→ Что нужно сделать: Перепишите слово в слово весь текст о Чарли Чаплине и слепой цветочнице.

→ Приведённый текст:
Чарли Чаплин в своем привычном амплуа. “Charlotte” – если говорить по-французски. “Тramp”– если говорить по-английски. Бродяга. С этими усиками. В этих штанах непомерных. В штиблетах растоптанных. Он бродит по Нью-Йорку. Когда снимался фильм (я боюсь назвать цифру количества людей, там живших), но это был огромный город. Потеряться там человеку легче, чем иголке в стоге сена. И вот этот человек влюбляется в слепую девушку, продающую цветы. У него возникает желание ей помочь. Но он сам нищий, совершенно нищий человек (известный нам по всем этим чаплинским фильмам). Однако, судьба его сводит с богачом, который крепко пьет из-за семейных неудач и однажды решает утопиться в Гудзоне. А Чаплин там сидит на лавке. Он этого богача спасает и таким образом попадает в его дом. Смог чуть приодеться… Попал первый раз в ресторан… И в этом, чуть-чуть припудренном, виде, на чужой машине, с неким шармом и шиком, он появляется возле этой девушки, которая слепая продает цветы. Возле нее проезжают постоянно дорогие автомобили, какие-то запахи дорогих сигар она слышит.
Он разговаривает с ней, покупает у нее цветы, обещает, что он ей поможет. А она думает, что он какой-то богач, из миллионеров, которых так много на Манхэттене, и что он положил на нее глаз (в хорошем смысле этого слова) и хочет ей помочь.
Она не видит, что этот невидимый благодетель – он смешон. Мы видим его, он нам – смешон. А он влюбляется настоящей любовью и решается на самые длинные перипетии, чтобы ей помочь. В конце концов он помогает ей, правда это стоит ему тюремного заключения. Он садится в тюрьму, однако, деньги, необходимые ей на лечение глаз, он достает. Всеми правдами и неправдами.

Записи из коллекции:
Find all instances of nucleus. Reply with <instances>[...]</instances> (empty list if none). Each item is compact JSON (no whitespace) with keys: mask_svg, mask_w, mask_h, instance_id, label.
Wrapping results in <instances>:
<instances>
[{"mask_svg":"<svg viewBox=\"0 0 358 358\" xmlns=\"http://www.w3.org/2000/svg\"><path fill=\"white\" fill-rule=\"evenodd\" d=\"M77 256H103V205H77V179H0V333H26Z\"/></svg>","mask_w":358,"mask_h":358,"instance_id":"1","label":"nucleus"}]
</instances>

→ Ваш ответ:
Чарли Чаплин в своем привычном амплуа. “Charlotte” – если говорить по-французски. “Тramp”– если говорить по-английски. Бродяга. С этими усиками. В этих штанах непомерных. В штиблетах растоптанных. Он бродит по Нью-Йорку. Когда снимался фильм (я боюсь назвать цифру количества людей, там живших), но это был огромный город. Потеряться там человеку легче, чем иголке в стоге сена. И вот этот человек влюбляется в слепую девушку, продающую цветы. У него возникает желание ей помочь. Но он сам нищий, совершенно нищий человек (известный нам по всем этим чаплинским фильмам). Однако, судьба его сводит с богачом, который крепко пьет из-за семейных неудач и однажды решает утопиться в Гудзоне. А Чаплин там сидит на лавке. Он этого богача спасает и таким образом попадает в его дом. Смог чуть приодеться… Попал первый раз в ресторан… И в этом, чуть-чуть припудренном, виде, на чужой машине, с неким шармом и шиком, он появляется возле этой девушки, которая слепая продает цветы. Возле нее проезжают постоянно дорогие автомобили, какие-то запахи дорогих сигар она слышит.
Он разговаривает с ней, покупает у нее цветы, обещает, что он ей поможет. А она думает, что он какой-то богач, из миллионеров, которых так много на Манхэттене, и что он положил на нее глаз (в хорошем смысле этого слова) и хочет ей помочь.
Она не видит, что этот невидимый благодетель – он смешон. Мы видим его, он нам – смешон. А он влюбляется настоящей любовью и решается на самые длинные перипетии, чтобы ей помочь. В конце концов он помогает ей, правда это стоит ему тюремного заключения. Он садится в тюрьму, однако, деньги, необходимые ей на лечение глаз, он достает. Всеми правдами и неправдами.